Потом они опять пошли мыться, и легли в постель вместе; Феодора едва вспомнила, что нужно перед этим сцедить молоко, чтобы грудь не затвердела. Феофано, видимо, утомленная дорогой, почти сразу заснула, а к Феодоре сон не шел.
Она должна была думать – и решать немедленно. Феодора взяла за руку спящую царицу, чтобы решалось легче.
И когда Феофано шевельнула пальцами с алыми ногтями, словно даже во сне одобряя ее, Феодора поняла, что знает, как поступить.
Слишком много бед случается потому, что люди мечутся, не зная, как правильно сделать: особенно много среди женщин таких, у которых каждый день душа лежит по новую сторону. Она же метаться не вправе.
Феодора решила, чем она пожертвует, если придет большая нужда: так действовали цари и все те, у кого доставало смелости смотреть в лицо Богу и самому себе.

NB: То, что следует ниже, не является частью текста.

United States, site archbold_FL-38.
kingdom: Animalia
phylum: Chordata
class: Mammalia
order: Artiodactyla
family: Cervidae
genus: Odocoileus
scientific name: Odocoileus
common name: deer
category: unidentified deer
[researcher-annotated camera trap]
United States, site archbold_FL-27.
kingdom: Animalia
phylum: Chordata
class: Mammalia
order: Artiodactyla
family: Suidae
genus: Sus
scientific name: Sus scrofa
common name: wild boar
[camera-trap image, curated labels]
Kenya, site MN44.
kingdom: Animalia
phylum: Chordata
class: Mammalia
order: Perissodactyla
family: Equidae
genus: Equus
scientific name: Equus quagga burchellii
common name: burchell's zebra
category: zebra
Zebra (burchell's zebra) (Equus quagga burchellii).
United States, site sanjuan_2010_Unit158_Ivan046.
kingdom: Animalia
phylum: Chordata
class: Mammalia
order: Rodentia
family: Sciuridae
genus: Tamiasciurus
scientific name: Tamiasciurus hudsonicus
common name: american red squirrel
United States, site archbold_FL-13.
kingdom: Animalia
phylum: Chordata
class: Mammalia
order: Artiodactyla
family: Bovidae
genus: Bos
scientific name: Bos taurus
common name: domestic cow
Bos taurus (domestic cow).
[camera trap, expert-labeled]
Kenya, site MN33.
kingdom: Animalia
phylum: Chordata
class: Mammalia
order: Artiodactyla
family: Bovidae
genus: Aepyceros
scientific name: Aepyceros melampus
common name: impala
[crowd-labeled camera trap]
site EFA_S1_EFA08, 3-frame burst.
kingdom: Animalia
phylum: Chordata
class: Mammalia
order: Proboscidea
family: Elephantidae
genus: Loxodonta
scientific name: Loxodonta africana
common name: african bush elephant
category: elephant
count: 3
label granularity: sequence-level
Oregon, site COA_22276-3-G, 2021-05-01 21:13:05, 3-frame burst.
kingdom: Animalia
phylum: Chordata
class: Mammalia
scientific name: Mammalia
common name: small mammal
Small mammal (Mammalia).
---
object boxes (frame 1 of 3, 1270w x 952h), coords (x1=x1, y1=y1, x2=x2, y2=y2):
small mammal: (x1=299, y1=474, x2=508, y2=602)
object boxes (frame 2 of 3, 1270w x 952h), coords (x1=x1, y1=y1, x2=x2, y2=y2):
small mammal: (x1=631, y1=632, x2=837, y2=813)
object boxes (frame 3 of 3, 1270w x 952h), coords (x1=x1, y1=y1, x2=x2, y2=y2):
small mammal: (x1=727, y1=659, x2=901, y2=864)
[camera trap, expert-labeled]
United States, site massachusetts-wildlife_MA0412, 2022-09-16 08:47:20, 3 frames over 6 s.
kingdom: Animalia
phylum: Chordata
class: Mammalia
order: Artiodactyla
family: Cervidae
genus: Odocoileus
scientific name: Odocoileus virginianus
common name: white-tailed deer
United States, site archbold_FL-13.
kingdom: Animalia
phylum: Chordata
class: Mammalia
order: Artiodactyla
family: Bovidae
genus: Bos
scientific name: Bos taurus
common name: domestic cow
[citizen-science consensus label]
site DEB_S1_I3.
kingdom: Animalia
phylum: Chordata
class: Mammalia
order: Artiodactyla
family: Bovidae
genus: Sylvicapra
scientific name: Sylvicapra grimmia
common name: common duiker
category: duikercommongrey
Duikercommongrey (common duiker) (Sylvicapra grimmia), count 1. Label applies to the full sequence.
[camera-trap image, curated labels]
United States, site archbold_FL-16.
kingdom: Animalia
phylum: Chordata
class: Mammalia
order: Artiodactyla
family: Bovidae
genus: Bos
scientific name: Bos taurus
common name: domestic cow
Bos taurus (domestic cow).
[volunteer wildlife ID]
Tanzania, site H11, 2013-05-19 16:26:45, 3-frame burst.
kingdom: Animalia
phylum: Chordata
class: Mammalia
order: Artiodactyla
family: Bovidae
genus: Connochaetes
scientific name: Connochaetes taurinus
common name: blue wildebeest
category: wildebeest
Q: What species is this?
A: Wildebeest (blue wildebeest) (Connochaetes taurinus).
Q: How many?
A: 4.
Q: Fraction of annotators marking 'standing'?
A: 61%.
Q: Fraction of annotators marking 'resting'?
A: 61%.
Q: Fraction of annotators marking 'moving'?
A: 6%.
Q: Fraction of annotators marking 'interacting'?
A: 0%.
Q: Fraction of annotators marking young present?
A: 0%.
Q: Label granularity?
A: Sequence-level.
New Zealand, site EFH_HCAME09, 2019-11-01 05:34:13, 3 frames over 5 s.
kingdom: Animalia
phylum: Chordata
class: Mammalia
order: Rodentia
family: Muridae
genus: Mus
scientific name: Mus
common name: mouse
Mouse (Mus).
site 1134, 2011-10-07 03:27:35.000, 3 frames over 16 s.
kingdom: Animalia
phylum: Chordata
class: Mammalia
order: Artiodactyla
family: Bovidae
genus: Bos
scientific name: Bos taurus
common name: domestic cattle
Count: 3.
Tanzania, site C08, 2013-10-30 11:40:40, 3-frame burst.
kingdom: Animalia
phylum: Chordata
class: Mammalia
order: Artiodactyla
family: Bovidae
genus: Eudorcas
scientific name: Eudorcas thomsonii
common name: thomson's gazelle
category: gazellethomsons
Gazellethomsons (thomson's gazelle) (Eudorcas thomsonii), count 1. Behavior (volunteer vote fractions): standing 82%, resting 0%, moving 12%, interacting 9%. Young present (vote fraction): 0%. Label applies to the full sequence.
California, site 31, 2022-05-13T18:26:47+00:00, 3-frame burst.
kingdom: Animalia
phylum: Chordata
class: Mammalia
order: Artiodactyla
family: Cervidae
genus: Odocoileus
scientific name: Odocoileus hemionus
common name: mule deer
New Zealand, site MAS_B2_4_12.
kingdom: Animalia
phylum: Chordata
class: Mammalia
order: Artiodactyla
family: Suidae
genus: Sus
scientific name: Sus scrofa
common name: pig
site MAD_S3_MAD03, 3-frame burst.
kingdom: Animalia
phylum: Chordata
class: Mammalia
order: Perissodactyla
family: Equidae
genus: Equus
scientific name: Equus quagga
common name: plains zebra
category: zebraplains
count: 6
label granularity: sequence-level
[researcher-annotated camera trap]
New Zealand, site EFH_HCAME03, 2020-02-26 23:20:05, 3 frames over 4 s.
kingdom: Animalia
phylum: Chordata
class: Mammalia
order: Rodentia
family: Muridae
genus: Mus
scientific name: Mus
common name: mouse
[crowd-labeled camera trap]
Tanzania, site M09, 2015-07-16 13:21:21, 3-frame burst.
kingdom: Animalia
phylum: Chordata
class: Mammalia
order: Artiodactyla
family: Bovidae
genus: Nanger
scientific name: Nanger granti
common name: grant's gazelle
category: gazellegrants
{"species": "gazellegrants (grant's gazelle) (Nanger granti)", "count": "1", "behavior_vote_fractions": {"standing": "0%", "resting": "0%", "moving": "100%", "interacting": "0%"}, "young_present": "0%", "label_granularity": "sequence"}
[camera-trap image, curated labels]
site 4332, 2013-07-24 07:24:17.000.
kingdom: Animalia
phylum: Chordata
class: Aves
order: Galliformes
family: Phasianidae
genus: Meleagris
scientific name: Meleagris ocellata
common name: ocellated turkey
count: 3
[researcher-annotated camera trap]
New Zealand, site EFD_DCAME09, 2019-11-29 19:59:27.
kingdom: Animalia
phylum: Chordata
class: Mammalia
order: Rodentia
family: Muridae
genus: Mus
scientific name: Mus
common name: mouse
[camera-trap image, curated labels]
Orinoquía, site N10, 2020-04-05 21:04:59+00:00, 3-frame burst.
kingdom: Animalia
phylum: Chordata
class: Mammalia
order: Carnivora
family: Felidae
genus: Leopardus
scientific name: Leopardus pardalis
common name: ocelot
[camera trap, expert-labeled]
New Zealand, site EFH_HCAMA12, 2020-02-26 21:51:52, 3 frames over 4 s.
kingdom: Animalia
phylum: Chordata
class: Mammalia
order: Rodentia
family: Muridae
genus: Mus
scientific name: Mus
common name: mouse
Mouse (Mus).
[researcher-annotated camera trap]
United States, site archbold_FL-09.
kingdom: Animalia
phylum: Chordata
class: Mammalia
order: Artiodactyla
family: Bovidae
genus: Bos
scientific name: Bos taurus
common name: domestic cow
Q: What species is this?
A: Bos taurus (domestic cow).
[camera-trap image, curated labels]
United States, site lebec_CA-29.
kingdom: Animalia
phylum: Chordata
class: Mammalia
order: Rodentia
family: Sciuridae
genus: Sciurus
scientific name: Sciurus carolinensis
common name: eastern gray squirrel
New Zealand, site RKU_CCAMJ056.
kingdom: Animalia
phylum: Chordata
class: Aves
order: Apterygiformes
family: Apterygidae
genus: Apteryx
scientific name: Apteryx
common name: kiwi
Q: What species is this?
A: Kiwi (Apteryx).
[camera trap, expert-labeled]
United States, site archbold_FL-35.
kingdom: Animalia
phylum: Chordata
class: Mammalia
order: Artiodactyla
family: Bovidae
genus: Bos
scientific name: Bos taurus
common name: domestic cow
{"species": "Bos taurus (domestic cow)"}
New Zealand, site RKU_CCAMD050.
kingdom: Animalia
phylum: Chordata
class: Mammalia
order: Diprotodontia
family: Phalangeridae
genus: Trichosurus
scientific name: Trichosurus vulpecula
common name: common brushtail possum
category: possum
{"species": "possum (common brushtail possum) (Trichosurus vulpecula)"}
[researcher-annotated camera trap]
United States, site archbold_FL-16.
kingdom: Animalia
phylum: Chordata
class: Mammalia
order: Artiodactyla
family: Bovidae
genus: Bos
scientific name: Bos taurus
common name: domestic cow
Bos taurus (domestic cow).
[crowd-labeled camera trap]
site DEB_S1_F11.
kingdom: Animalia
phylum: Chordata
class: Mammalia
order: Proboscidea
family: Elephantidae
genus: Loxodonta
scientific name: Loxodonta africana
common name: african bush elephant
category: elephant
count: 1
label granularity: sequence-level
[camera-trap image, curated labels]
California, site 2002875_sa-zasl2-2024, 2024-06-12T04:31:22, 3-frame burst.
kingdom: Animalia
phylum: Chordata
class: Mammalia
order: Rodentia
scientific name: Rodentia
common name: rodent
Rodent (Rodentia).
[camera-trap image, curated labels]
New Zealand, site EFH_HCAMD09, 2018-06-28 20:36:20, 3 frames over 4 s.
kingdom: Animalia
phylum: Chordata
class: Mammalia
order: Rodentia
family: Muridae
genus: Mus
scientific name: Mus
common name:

Она склонилась над Феофано и поцеловала смуглое обнаженное плечо.
- Ты этого не скажешь вслух… однако ты тоже так думаешь, и тоже все решила, - прошептала московитка, глядя на изгиб ярких губ госпожи. – Но ты хорошо делаешь, что молчишь. Каждая душа должна обрекать себя сама.
========== Глава 57 ==========
Феодора уехала утром, и хозяйка проводила ее до самого конца своей акациевой аллеи – тоже верхом. А перед тем, как оставить гостью, она подъехала к ней и, ловко поравнявшись с Феодорой, обняла ее и поцеловала в губы. У московитки все внутри скрутилось в какой-то сладострастный водоворот, и мурашки побежали по телу: Леонид и Теокл видели эту ужасную непристойность.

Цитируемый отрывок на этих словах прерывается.